Geschrieben am 20. Februar 2013 von für Litmag, LitMag-Lyrik

LitMag-Werltlyrik: Ida Vitale

143x219.inddGeschichte

Wir sind die lange Treppe hinaufgelaufen
Haben kaum geachtet auf mögliche
Details links und rechts,
Überraschungen eines Fensters
offen zur Welt hinter den Scheiben,
Spiegelungen, Reminiszenzen
dessen, der vor uns hinaufstieg.
Rasch überquerten wir
die nutzlose Rast des Treppenabsatzes,
liegengebliebene Rosen, alles andere als echt,
die Ranken des immer
auf seine unauslöschliche Weise
blinden Himmels.
Wir stiegen und stiegen
ewig das Gleiche hinauf,
nur wurde das Licht immer schwächer,
der Schacht immer tiefer.

Übersetzt von Angelica Amman

Man glaubt schon einige Dichterinnen und Dichter zu kennen, die mit ihrer Lyrik das große Archiv der Weltliteratur und Weltpoesie bereichert haben, doch dann entdeckt man immer wieder neue Namen, von denen man noch nie etwas gehört hat.

In der wunderbaren, von Michi Strausfeld herausgegebenen Anthologie lateinamerikanischer Lyrik mit dem Titel „Dunkle Tiger“ sind eine Reihe von Autoren vertreten, die jenseits der Experten moderner Lyrik vermutlich nur sehr wenige im deutschsprachigen Raum kennen.
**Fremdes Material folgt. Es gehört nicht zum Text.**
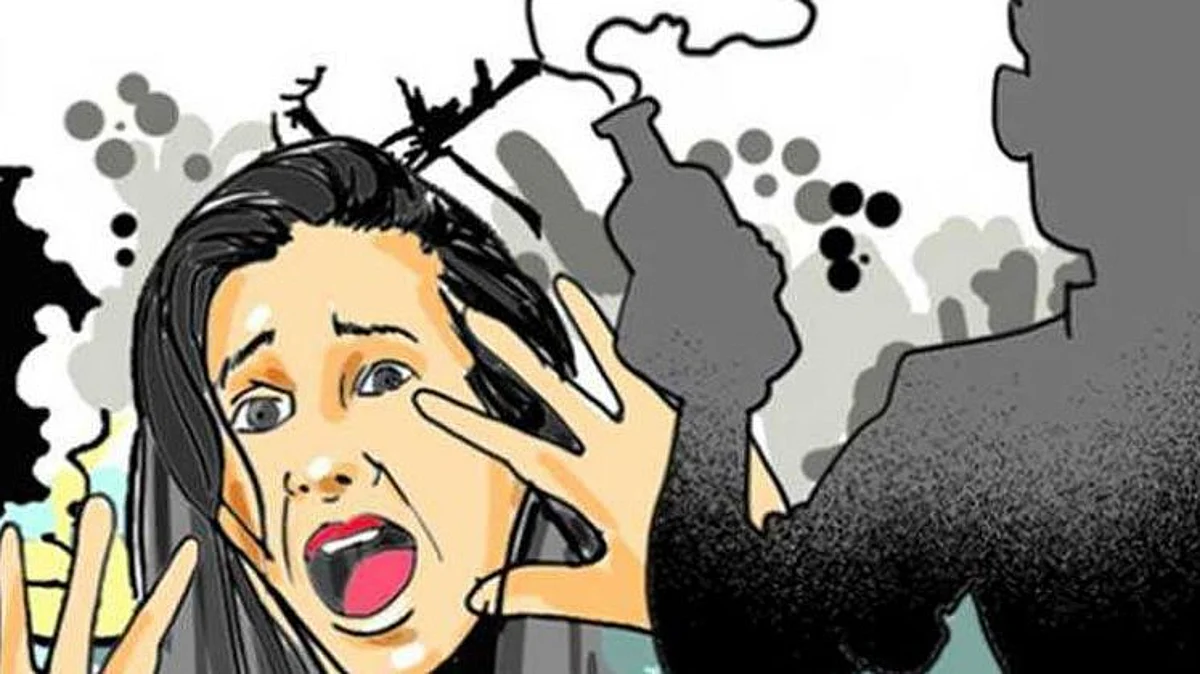 Diwali turns tragic: Woman dies after acid attack by boyfriend in Beed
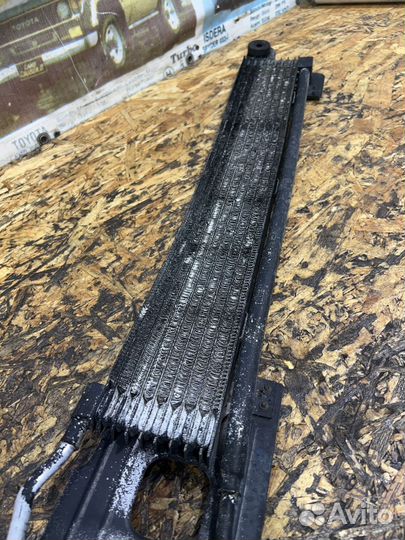 Радиатор АКПП Мазда Трибьют EP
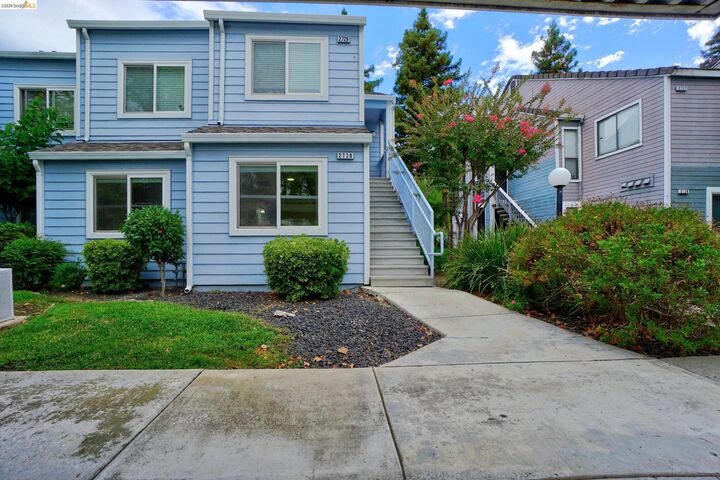 Property Photo: 2728 Harvest Ln CA 94531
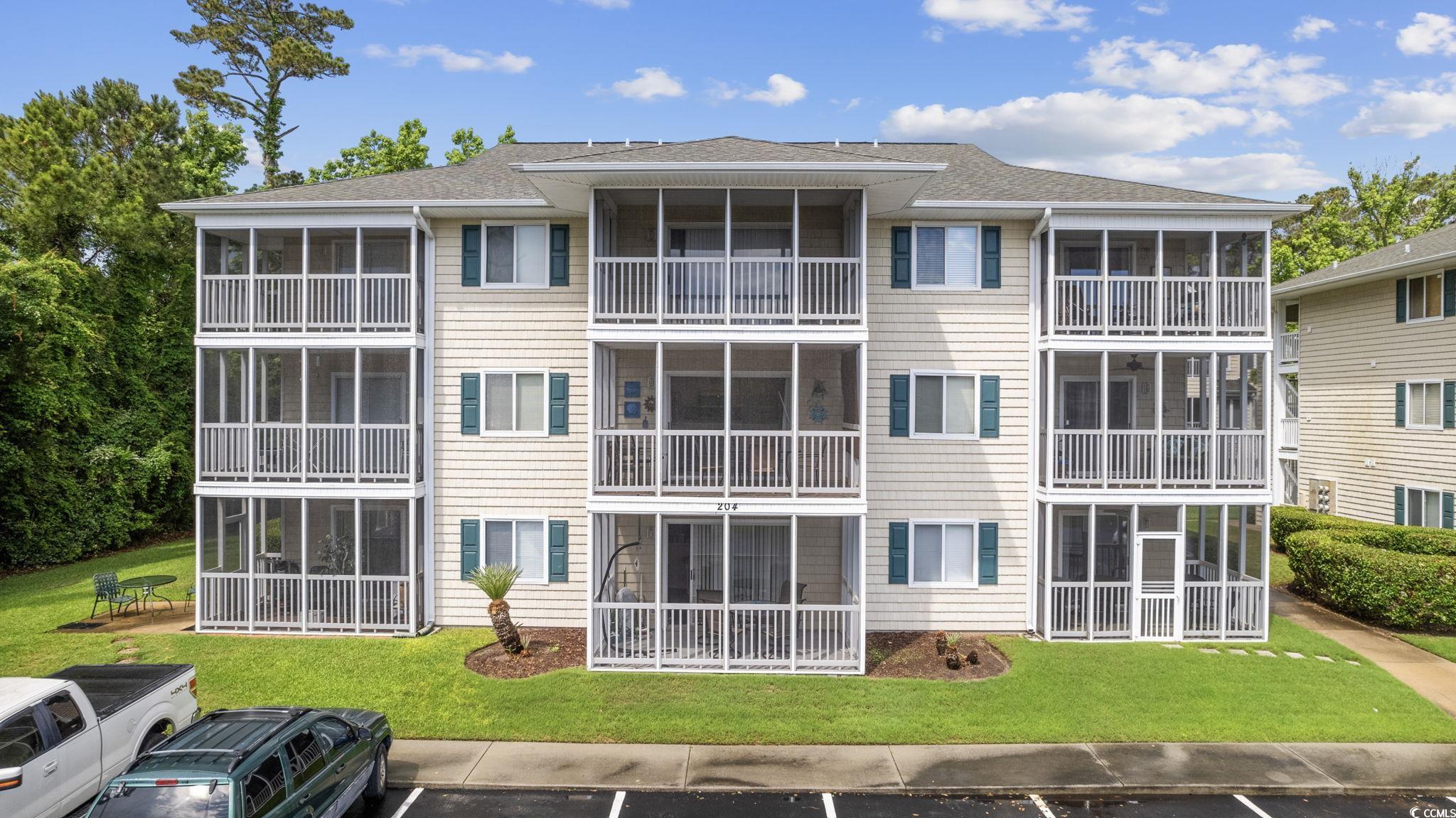 204 Landing Rd. UNIT E North Myrtle Beach, SC 29582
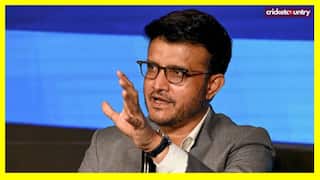 Sourav Ganguly is all set to honour THIS Indian star with a Golden bat and ball after World Cup heroics, her name is…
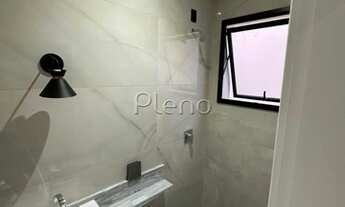 Imagem 3: Casa térrea para venda no Pq dos Alecrins, 3 suítes e lazer completo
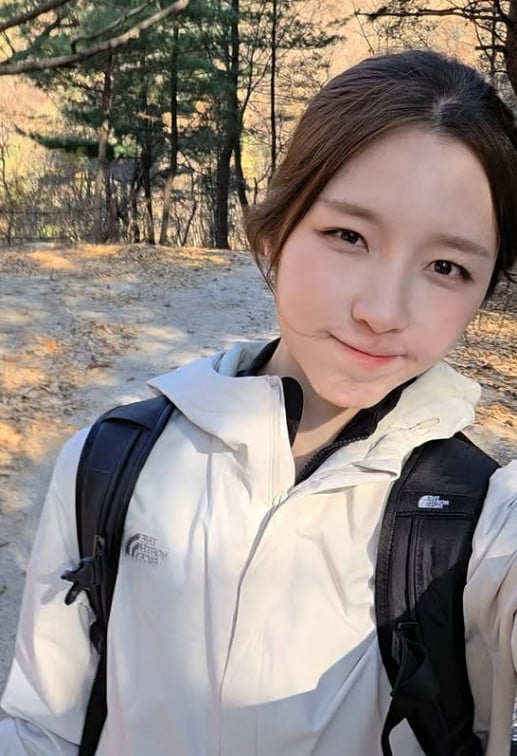 출처=성해은 SNS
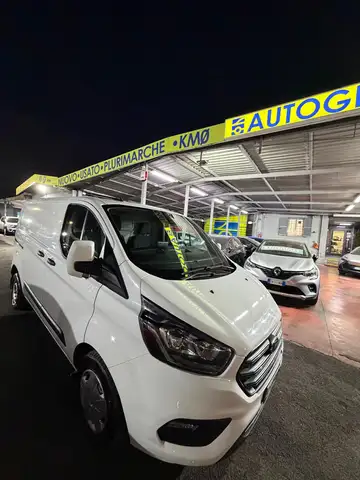 Ford Transit CUSTUM 320 2.0 TREND IVA ESCLUSA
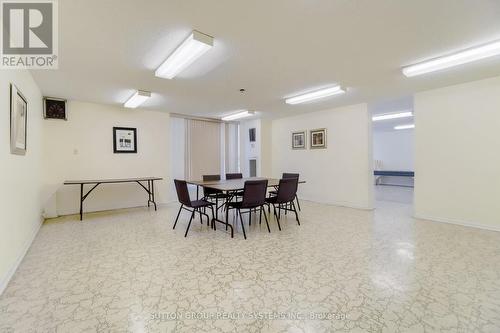 1407 - 3170 Kirwin Avenue, Mississauga, ON - Indoor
Ida Vitale ist eine dieser Lyrikerinnen, die zu entdecken es sich lohnt. Geboren wurde sie 1923 in Montevideo, Uruguay. Befreundete Zeitgenossen von ihr waren u.a. Juan Carlos Onetti und Mario Benedetti, zwei ganz große lateinamerikanische Autoren des 20. Jahrhunderts. Ihr erster Gedichtband „La luz de esta memoria“ erschien 1949. Sie floh 1973, ein Jahr nach dem Putsch des Militärs ihr Heimatland Uruguay zunächst nach Mexiko, wo sie von Octavio Paz gefördert wurde. Seit 1989 lebt sie in Austin/ Texas.

In dem erwähnten Band über neuere lateinamerikanische Lyrik findet man noch weitere Gedichte von Ida Vitale, jeweils in der spanischen Originalfassung und in der Übersetzung von Angelica Amman. Besonders lesenswert in dieser Anthologie ist auch das Nachwort der Herausgeberin Michi Strausfeld: „Überall in Lateinamerika verehren Millionen Lateinamerikaner ihre Lyriker, kennen ihre Verse auswendig. Das galt für Neruda, der mit jedem Rezital ein Stadion füllen konnte, aber das gilt auch heute.“

Hans Magnus Enzensberger, Durs Grünbein oder Friederike Mayröcker tragen ihre Gedichte in der Münchner Allianz-Arena oder im Dortmunder „Westfalenstadion“ vor… Allein die Vorstellung wäre lächerlich – aber schön wäre es doch…

Carl Wilhelm Macke

Michi Strausfeld (Hg.): Dunkle Tiger. Lateinamerikanische Lyrik. Anthologie. S.Fischer Verlag 2012. 384 Seiten. 24,99 Seiten.